** Selection **
I’m in Australia at present. Inevitably I’m running some writing workshops. Inevitably I’m playing with some new strategies. I really do like to try out new things to see how they work, what they might do. And one of the new things on this trip was the ransom note.

Now I’m sure that you all know what a ransom note is. It’s a short letter of demand. I have your cat. If you want it back you need to pay me a lot of money. Don’t tell anyone or I’ll send your cat to Antarctica. Or words to that effect.

Ransom notes are stereotypically manufactured from letters cut randomly from newspapers. Pre computer, the cut and paste method avoided a typewriter or printer ‘signature’ being identified. That’s outdated tech now – but we still generally associate a ransom note with something made from mismatching, miscellaneous letters. But no need for the newspapers if you can’t be bothered… there are now free software programmes – see here and here – which randomize letters to produce fake ransom notes.  And that’s what I’ve been using in my workshops.

I’ve used ransom notes in two different ways:

(1) in a boot camp dedicated to writing part of a thesis.

The instruction I gave to participants was Sum up what you’ve found in your research in one sentence. Don’t make it too long. Just think about the most important thing you have to say. 

Now, writing just one sentence summing up the point to be made in the thesis, or in a chapter, can be very hard. People did find it difficult to move away from I’m trying to, I want to write about, I am exploring… and actually produce a definitive statement. But of course, that was the point of the exercise.

Moving away from the tentative and/or the detail to the big take-home message is crucial. It’s a shift which makes the thesis work. Once you have the overall point you want to make, you can organize your material into a coherent argument. The ransom note with the definite point to be made can act as a signpost for the writing to come. Once you know where you are heading, you can plot your journey.


before you fall for the next Instagram food fad read about the health benefit of sorghum

I was very interested to see that it was the scientists in my first workshop who seemed to find this exercise easy. Perhaps because they’d had a thesis/hypothesis to start with, something they wanted to prove/disprove, something they wanted to test out, they found it easier to say where they stood at the end of their research.

The people who found it hard were those who wanted to sit on the fence, thinking that this kind of exercise removed the nuance that is important. It doesn’t of course. There is a difference between a nuanced argument which still goes somewhere and writing which just waffles all over the place. Pulling out the basic message is actually a great anchor for a highly nuanced piece of writing. Knowing the overall direction ensures that you don’t leave the reader wandering around and around, wading through point after point and getting nowhere.

(2) As a way to find authorial ‘voice’.

** Exercise objective **
Repeat, word for word, the stretch of the ransom-note piece from "The people who" through "find authorial ‘voice’.". The items aren't needed for this.

** Rows **
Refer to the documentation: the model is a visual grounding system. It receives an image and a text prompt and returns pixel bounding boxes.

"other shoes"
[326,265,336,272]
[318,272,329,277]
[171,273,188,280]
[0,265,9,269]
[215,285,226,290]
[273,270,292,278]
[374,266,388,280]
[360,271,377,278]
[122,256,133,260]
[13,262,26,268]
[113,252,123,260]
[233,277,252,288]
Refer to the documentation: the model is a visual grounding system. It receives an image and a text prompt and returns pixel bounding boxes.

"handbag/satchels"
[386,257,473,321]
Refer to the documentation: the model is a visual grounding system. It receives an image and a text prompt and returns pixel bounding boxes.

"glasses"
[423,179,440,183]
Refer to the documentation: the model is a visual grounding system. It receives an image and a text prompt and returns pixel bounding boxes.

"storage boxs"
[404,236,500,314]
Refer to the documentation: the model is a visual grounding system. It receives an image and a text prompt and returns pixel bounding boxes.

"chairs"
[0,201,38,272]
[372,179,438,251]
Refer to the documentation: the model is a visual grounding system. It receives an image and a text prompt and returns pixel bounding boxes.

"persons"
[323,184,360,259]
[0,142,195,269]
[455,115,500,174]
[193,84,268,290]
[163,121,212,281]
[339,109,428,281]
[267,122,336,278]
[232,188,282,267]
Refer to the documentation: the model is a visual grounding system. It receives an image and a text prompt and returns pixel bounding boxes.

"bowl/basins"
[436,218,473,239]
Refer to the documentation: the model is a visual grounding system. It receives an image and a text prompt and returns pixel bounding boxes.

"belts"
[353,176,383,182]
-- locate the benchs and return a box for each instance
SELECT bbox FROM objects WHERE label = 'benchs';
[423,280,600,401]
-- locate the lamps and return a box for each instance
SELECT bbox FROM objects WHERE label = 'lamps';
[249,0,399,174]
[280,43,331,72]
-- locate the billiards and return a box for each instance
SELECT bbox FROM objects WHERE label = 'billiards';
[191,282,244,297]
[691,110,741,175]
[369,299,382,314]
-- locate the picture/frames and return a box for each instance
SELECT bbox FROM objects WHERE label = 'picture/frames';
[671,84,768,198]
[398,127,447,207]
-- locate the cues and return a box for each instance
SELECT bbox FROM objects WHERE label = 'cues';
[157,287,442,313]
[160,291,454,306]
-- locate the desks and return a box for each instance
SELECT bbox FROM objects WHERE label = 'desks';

--

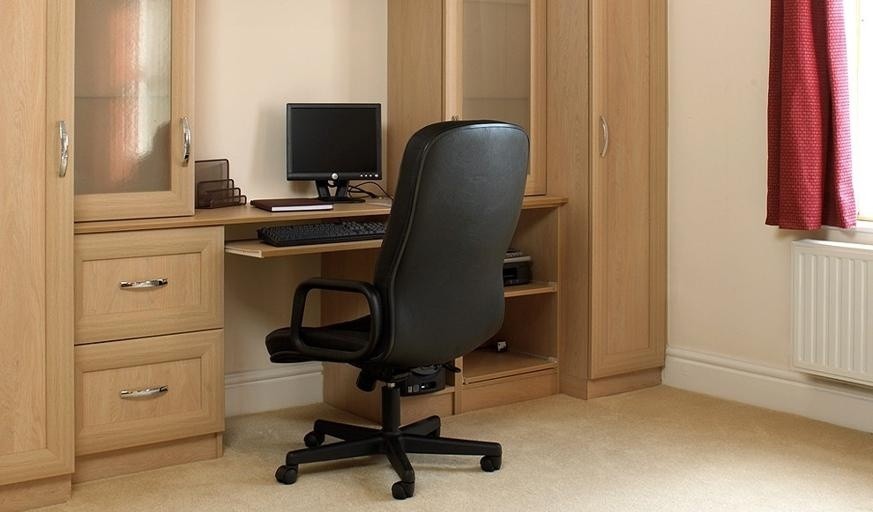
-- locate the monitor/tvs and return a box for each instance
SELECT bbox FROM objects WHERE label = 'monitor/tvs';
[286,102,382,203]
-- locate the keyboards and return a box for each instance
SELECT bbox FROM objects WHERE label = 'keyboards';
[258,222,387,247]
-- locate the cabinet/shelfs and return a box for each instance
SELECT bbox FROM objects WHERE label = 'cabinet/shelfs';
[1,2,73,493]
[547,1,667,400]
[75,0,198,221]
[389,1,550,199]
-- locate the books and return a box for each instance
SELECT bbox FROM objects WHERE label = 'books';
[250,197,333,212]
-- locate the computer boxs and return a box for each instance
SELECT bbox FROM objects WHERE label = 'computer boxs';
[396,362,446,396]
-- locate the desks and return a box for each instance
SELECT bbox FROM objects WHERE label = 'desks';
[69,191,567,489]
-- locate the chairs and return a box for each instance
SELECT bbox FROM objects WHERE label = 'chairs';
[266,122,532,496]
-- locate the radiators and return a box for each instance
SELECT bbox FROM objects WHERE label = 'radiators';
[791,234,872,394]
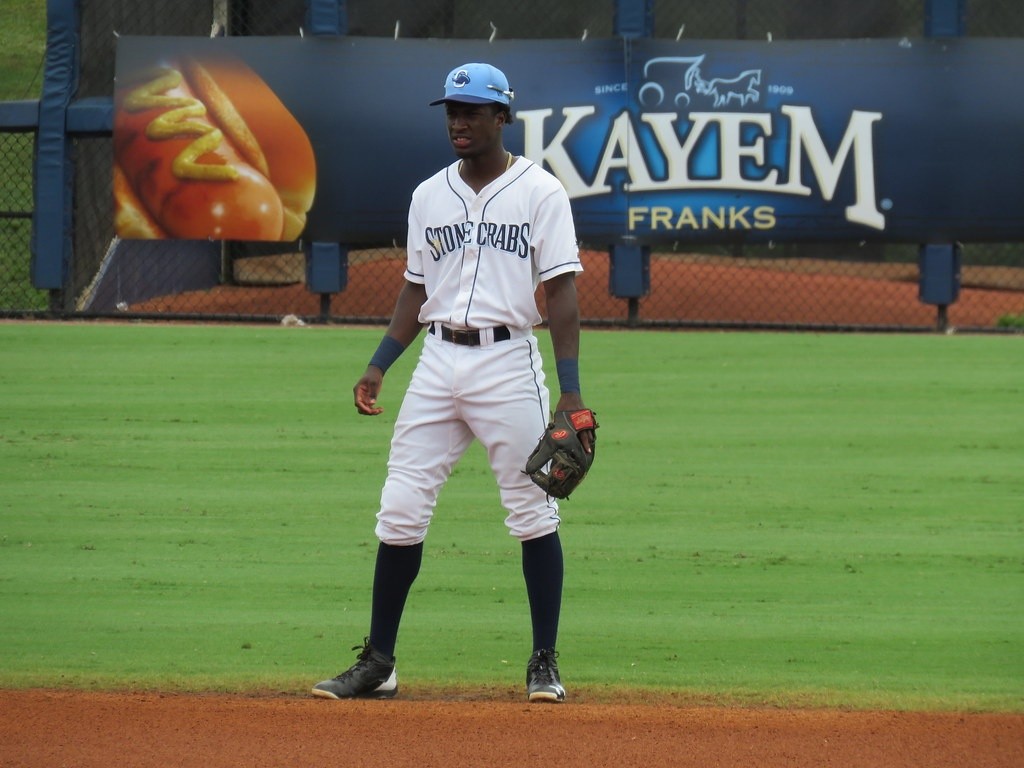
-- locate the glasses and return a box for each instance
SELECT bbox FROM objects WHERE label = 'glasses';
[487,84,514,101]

--

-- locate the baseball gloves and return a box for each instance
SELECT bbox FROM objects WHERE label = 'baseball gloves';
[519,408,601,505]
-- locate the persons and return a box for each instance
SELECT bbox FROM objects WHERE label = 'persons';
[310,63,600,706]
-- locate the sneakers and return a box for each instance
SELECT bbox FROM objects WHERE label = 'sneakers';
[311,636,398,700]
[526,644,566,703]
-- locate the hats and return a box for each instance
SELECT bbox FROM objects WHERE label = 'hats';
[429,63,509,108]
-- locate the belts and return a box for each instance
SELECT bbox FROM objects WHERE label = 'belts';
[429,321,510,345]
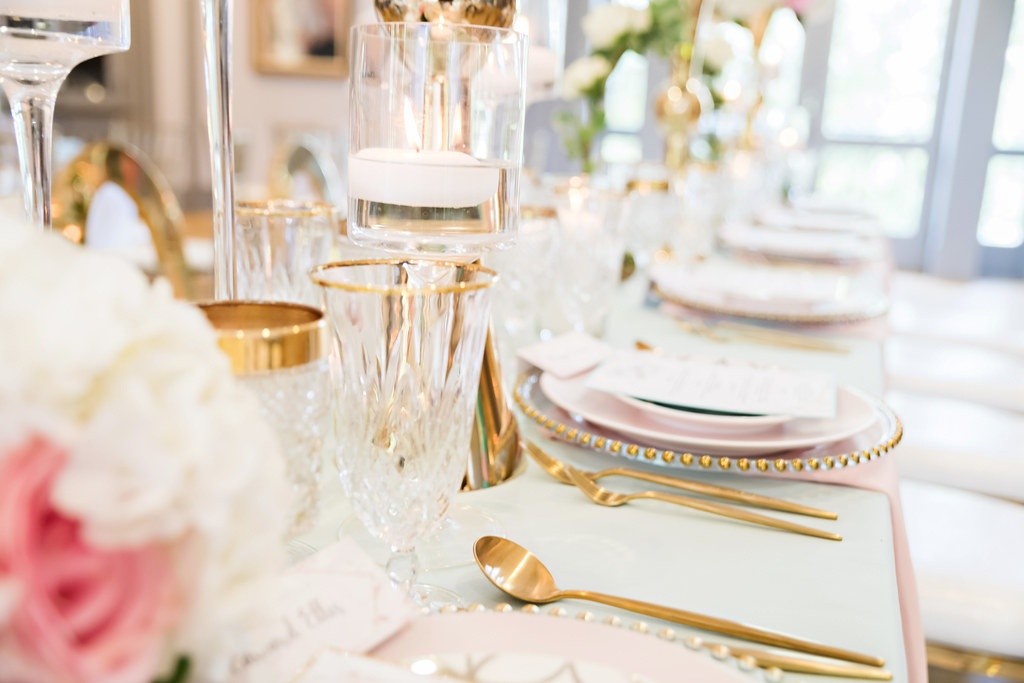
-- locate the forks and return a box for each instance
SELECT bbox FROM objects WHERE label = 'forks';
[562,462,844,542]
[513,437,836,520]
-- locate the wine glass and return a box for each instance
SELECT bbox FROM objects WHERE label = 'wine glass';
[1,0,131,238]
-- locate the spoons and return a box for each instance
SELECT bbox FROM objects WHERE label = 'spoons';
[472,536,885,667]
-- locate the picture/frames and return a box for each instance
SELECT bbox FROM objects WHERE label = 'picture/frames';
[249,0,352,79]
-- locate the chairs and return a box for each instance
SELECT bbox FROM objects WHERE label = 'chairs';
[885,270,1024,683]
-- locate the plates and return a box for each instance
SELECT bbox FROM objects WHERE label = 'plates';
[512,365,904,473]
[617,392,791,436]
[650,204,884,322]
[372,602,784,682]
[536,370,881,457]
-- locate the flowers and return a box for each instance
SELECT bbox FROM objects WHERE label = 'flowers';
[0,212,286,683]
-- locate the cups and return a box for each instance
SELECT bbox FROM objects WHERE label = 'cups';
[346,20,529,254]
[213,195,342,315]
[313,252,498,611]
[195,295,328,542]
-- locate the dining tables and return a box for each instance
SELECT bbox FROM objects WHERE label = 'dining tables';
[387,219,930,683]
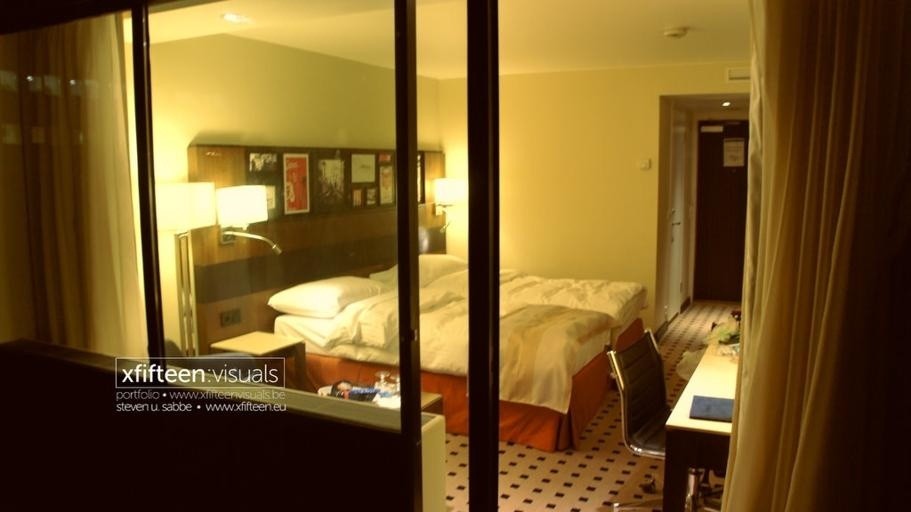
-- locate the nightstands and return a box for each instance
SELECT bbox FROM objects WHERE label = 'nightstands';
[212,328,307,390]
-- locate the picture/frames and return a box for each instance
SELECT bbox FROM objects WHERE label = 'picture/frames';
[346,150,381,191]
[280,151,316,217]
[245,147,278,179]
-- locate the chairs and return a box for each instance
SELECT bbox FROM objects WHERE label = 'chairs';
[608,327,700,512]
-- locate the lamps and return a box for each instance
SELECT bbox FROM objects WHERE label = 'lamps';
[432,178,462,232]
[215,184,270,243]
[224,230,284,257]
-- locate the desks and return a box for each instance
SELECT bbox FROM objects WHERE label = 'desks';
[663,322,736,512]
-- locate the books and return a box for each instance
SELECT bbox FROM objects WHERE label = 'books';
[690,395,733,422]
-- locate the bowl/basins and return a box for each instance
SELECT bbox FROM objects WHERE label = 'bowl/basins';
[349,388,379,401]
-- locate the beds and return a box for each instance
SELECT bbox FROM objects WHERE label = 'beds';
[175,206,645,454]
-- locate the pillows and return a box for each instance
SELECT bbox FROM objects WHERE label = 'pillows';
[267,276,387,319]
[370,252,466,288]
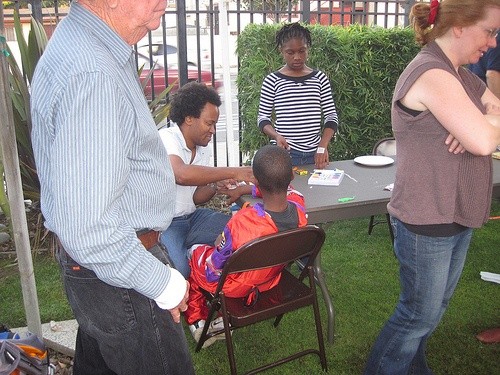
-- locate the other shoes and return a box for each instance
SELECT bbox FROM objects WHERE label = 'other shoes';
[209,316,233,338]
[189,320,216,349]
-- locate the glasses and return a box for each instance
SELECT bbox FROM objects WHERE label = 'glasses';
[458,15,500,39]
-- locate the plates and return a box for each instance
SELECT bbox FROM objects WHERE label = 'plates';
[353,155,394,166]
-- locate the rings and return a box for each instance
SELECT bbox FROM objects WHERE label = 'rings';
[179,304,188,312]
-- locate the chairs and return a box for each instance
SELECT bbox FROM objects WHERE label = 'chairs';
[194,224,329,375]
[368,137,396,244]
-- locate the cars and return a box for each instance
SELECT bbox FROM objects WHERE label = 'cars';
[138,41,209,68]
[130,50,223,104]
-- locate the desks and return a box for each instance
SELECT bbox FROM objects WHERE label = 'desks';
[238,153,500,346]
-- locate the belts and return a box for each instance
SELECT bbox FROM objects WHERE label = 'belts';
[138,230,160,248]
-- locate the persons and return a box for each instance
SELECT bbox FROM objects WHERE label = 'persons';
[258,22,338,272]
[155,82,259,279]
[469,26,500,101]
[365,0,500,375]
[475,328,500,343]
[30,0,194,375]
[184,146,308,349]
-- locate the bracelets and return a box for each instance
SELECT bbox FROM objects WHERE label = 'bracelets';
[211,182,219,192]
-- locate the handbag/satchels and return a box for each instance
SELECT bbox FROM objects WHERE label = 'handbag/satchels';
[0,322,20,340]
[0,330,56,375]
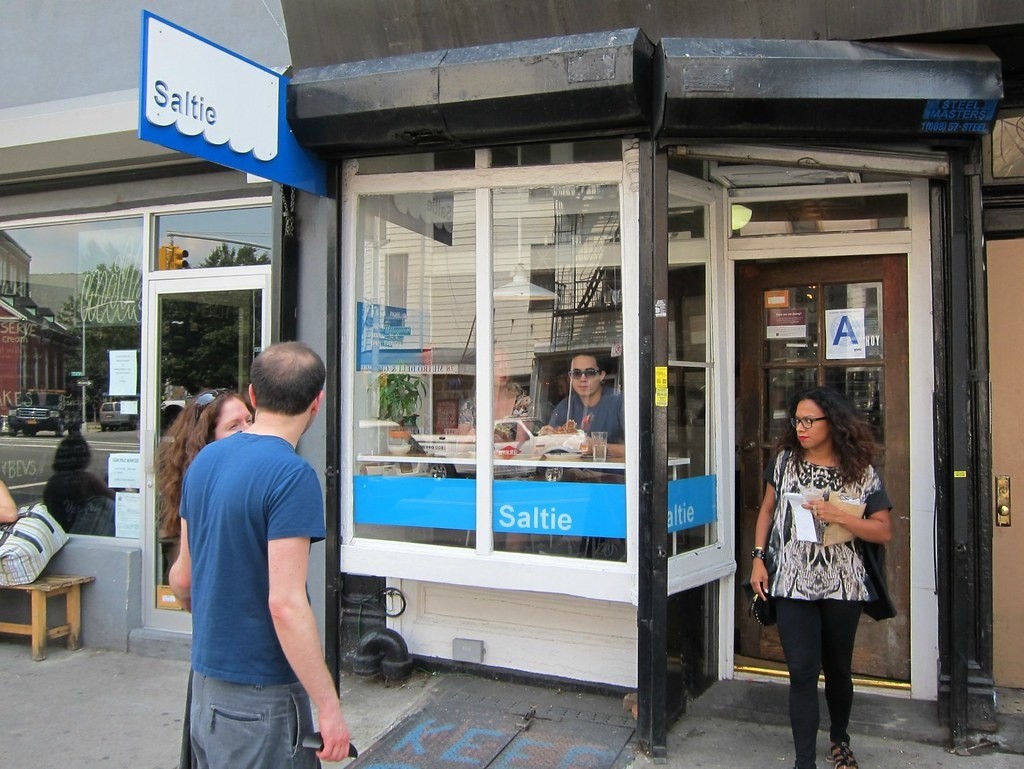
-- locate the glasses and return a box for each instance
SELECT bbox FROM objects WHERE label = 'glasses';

** In response **
The people who found it hard were those who wanted to sit on the fence, thinking that this kind of exercise removed the nuance that is important. It doesn’t of course. There is a difference between a nuanced argument which still goes somewhere and writing which just waffles all over the place. Pulling out the basic message is actually a great anchor for a highly nuanced piece of writing. Knowing the overall direction ensures that you don’t leave the reader wandering around and around, wading through point after point and getting nowhere.

(2) As a way to find authorial ‘voice’.